=== WHAT THE TASK REQUIRES ===
Reproduce, word for word, the lines in the material below starting with the one that has "Window-Based Programming •" and going on through the one that has "to suppress, or". Leave out all pictures.

=== MATERIAL SHOWN ===
== Segment start ==
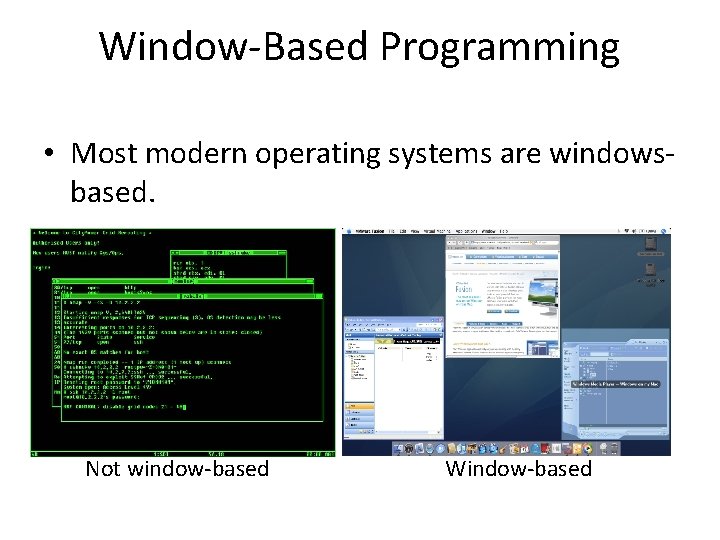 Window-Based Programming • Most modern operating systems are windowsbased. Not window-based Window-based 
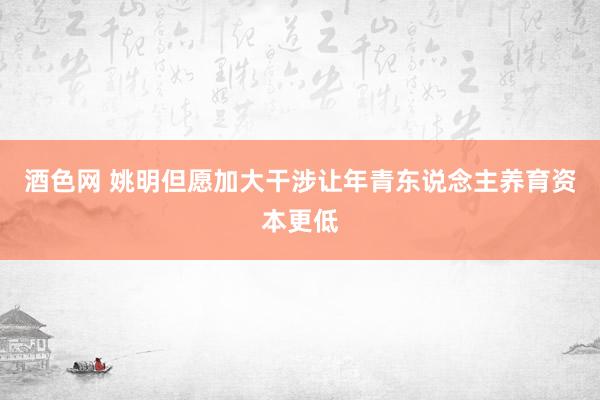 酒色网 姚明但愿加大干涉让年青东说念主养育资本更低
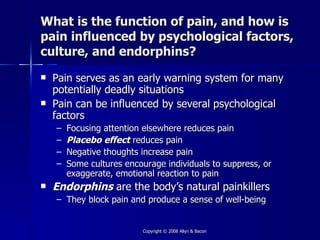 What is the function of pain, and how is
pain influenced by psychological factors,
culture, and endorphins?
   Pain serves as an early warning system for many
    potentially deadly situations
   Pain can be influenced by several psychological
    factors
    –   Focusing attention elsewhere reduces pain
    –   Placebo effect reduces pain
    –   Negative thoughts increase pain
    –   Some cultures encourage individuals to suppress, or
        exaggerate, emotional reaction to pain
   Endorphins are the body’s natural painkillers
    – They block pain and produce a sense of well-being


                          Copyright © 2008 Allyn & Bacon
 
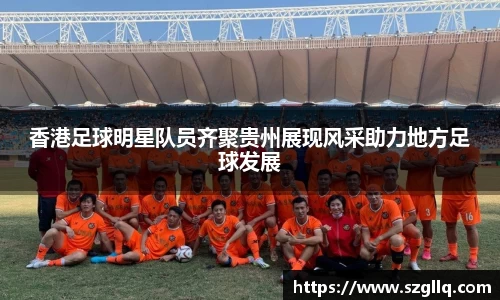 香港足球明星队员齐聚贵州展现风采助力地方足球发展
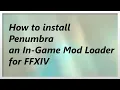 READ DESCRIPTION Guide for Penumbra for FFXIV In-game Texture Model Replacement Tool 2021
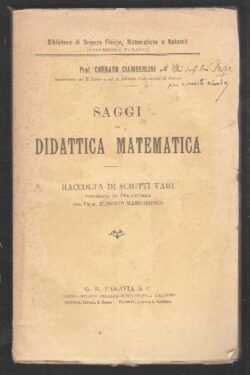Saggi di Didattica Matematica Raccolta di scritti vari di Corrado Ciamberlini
== Segment end ==
== Segment start ==
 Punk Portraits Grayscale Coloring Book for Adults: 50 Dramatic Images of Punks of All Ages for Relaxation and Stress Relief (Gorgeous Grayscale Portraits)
== Segment end ==
=== ANSWER TO THE PROBLEM ===
 Window-Based Programming • Most modern operating systems are windowsbased. Not window-based Window-based 
 酒色网 姚明但愿加大干涉让年青东说念主养育资本更低
 What is the function of pain, and how is
pain influenced by psychological factors,
culture, and endorphins?
   Pain serves as an early warning system for many
    potentially deadly situations
   Pain can be influenced by several psychological
    factors
    –   Focusing attention elsewhere reduces pain
    –   Placebo effect reduces pain
    –   Negative thoughts increase pain
    –   Some cultures encourage individuals to suppress, or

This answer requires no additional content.